TOKYO (AFP) – Carlos Ghosn’s dramatic escape from Japan has brought down the curtain on his “dream team” legal defence, including the high-profile lawyer known as the “razor”, hired for his enviable acquittal record.
Junichiro Hironaka was as stunned as the rest of the world when he learned of Ghosn’s flight. The 74-year-old lawyer had met his famous client last December, the latest in a regular series of meetings to prepare the former Nissan boss’s defence. “I’m dumbfounded,” he told reporters camped outside his office, saying he had heard the news via the media and had no way of contacting Ghosn.
Ghosn hired Hironaka last February after dumping Motonari Otsuru, a former elite prosecutor who rarely appeared before the media and who even seemed to take his former employers’ side as his client languished in prolonged detention.

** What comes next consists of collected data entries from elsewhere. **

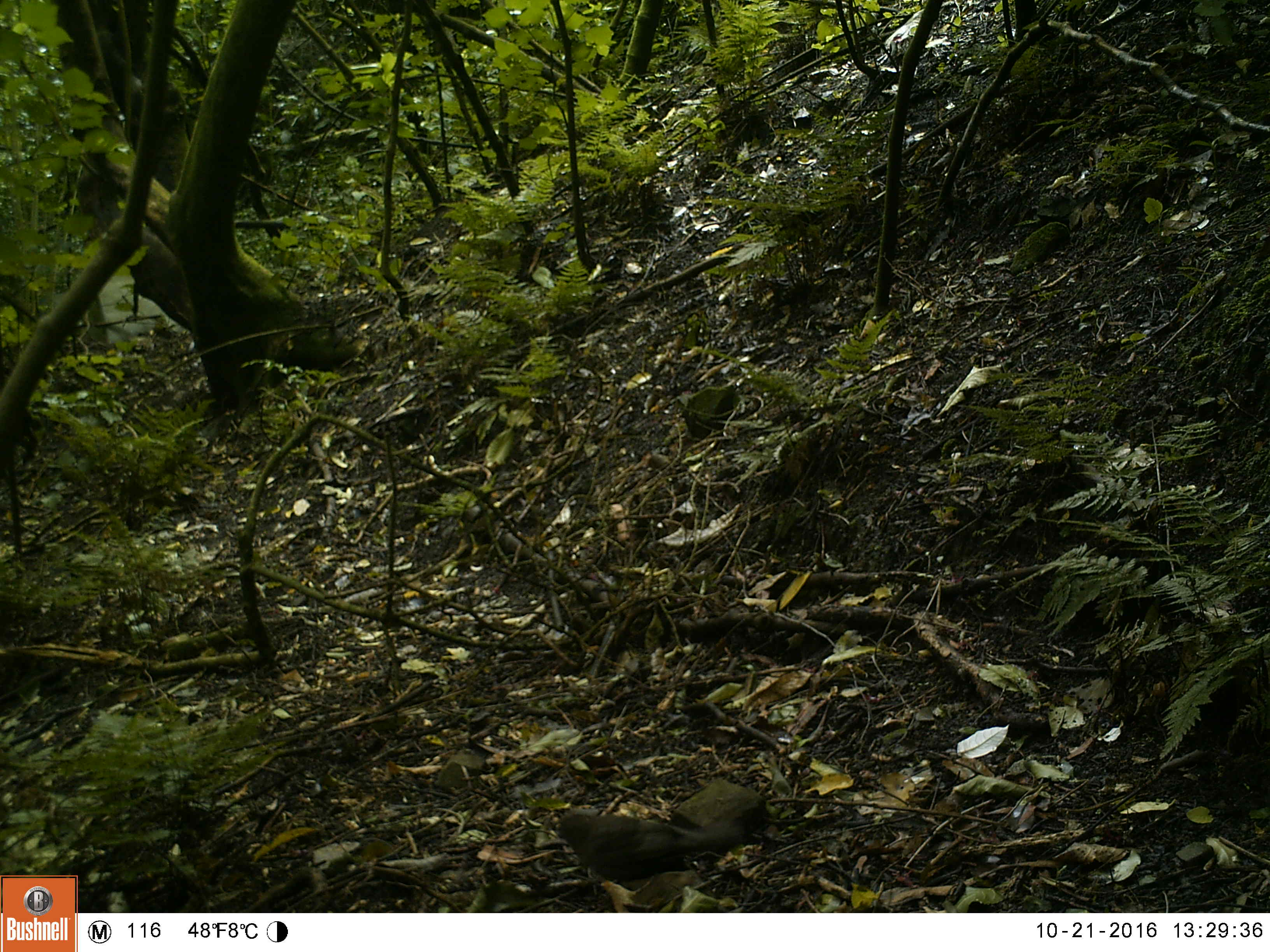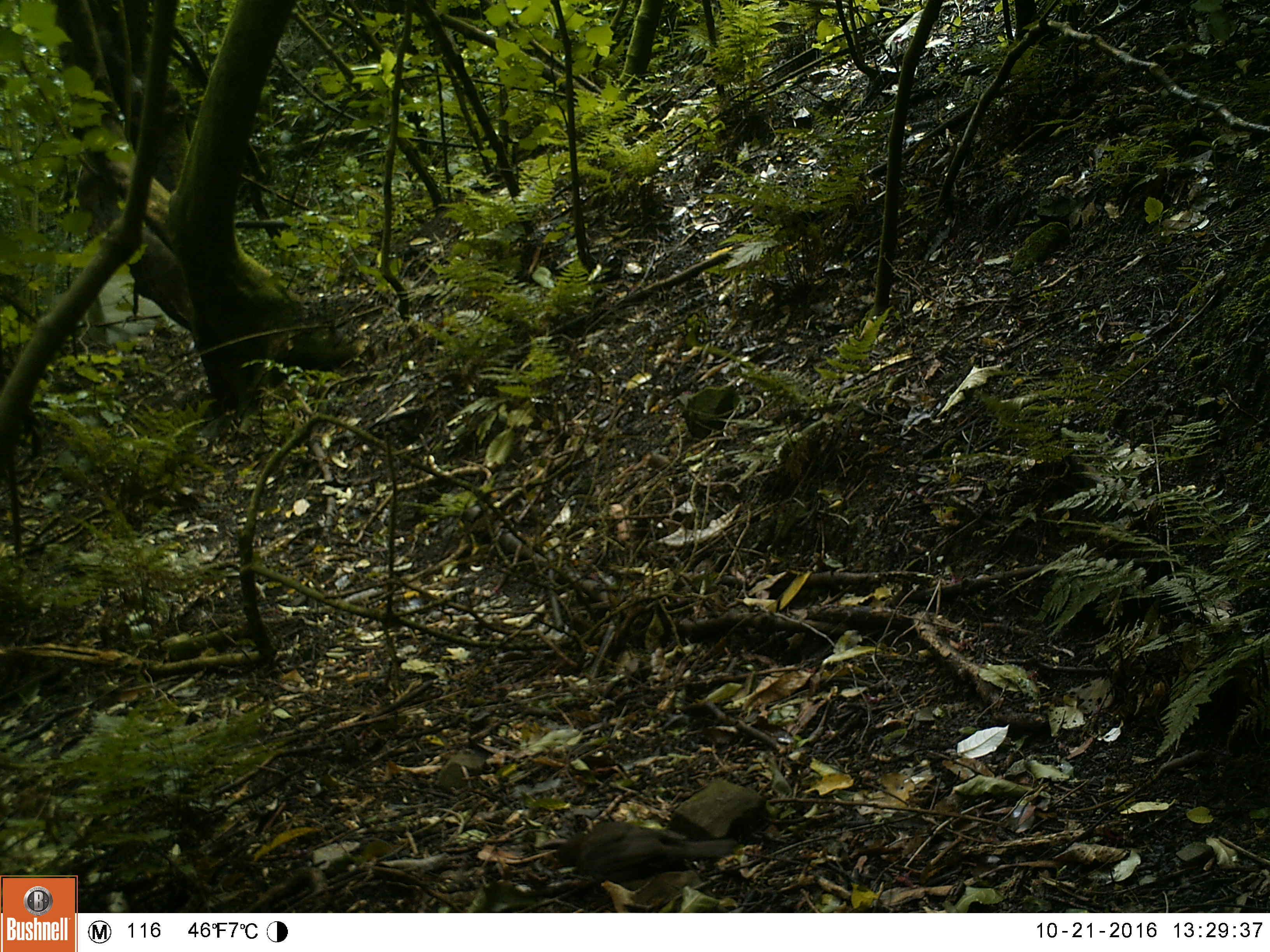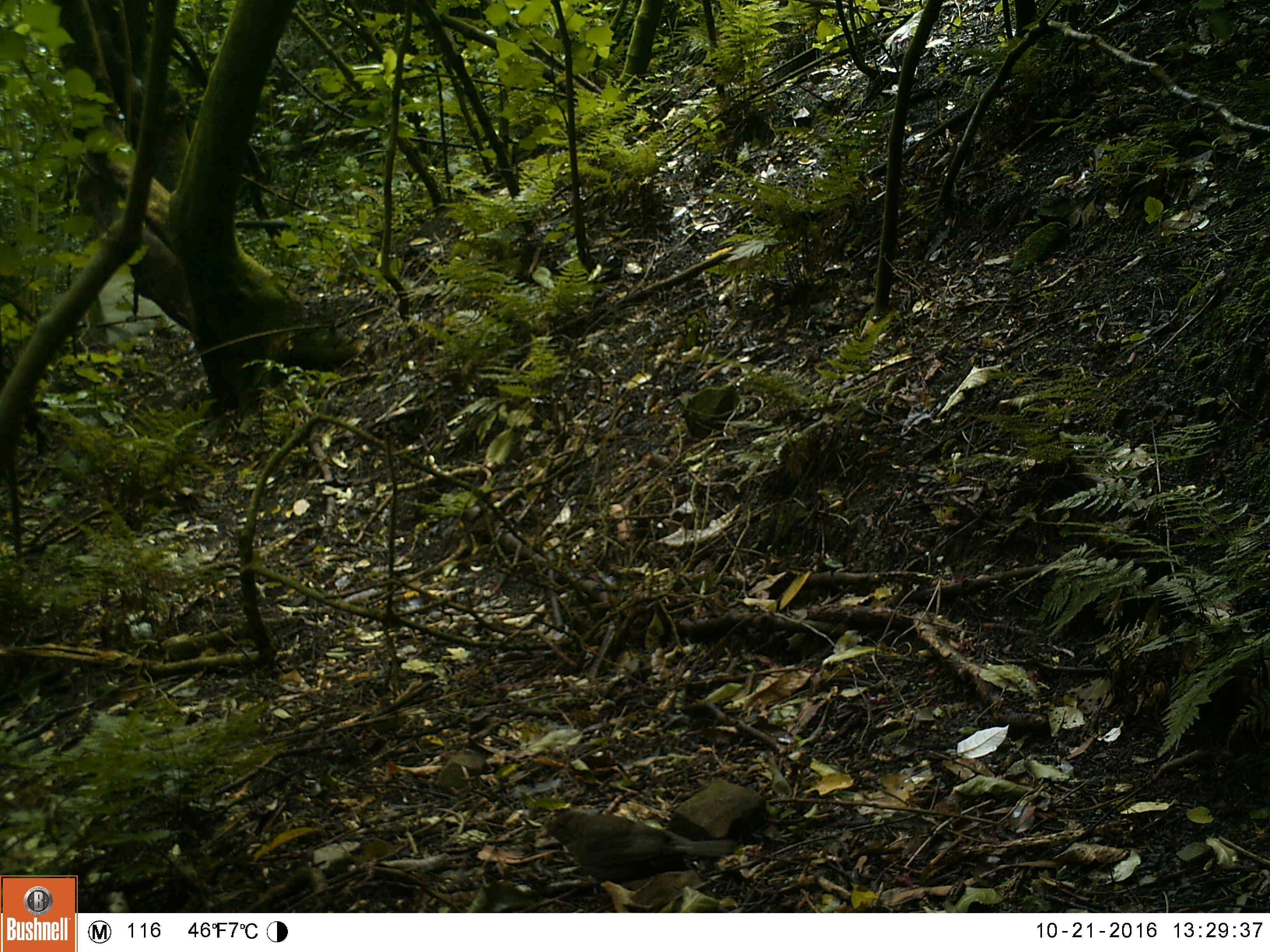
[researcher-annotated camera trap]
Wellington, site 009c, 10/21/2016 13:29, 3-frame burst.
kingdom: Animalia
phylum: Chordata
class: Aves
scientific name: Aves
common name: bird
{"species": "bird (Aves)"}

Hironaka was an obvious choice for Ghosn, with a strong record defending several tough, high-profile cases. His successes include defending a powerful MP fighting a financial scandal, a Japanese businessman accused of killing his wife, and a senior bureaucrat wrongfully accused of a crime.
Hironaka’s reputation as an “acquittal guarantor” made him a stand-out option for Ghosn in a country where almost every trial results in a guilty verdict.
The shake-up instantly changed the public perception of Ghosn’s defence, with Hironaka appearing several times before the foreign press to argue his client’s case and frequently chatting to reporters outside his office.
He had some tangible success as well, winning bail for his client that some saw as a controversial decision by persuading the court that Ghosn was not a flight risk – despite prosecutors’ protests.
However, Hironaka at times appeared hesitant in front of the media and sometimes seemed not to have a complete grasp of all the facts. The second main member of the legal team was Hiroshi Kawatsu. Much less in the public eye, Kawatsu was lead defence lawyer and it was he who signed documents calling for the case against Ghosn to be thrown out.
A source close to Ghosn – who is expected to give a press conference on his escape today – said it was partly frustration over the pace and method of his defence that led him to risk the audacious escape. “He was perplexed by the way he was being defended. He was worried that the trial and the follow-up would take years. You have to remember that he’s already 65,” the source told AFP on condition of anonymity.
The third man in the legal dream trio, Takashi Takano, said Ghosn had become increasingly frustrated by what he saw as prosecutors’ attempts to slow progress towards a trial – that was expected to take place in spring at the earliest.
Takano said in a personal blog post that he had told Ghosn the evidence against him was thin and sought to reassure him that his legal team between them had won many acquittals in white-collar crime cases. Hironaka and Takano both indicated that being banned from talking to his wife Carole was especially tough for Ghosn and the fact there was no prospect of a change in his conditions may have motivated his flight.
In any case, the sudden escape of a client the defence team had insisted could not possibly leave Japan is a major embarrassment for some of the country’s top lawyers, said Nobuo Gohara, a former elite prosecutor who now runs his own private practice.
“The defence team have completely lost face. They promised he would stay in Japan as a condition of his bail.
“The defence lawyers kept his passports as a bail condition. But he still fled overseas,” Gohara told AFP. Five days after Ghosn vanished, Hironaka announced the legal team had agreed to disband but were still hoping to contact their client.”I think we would have to resign eventually but regarding the timing and other stuff, we’ll probably decide after confirming his (Ghosn’s) intention,” Hironaka told reporters.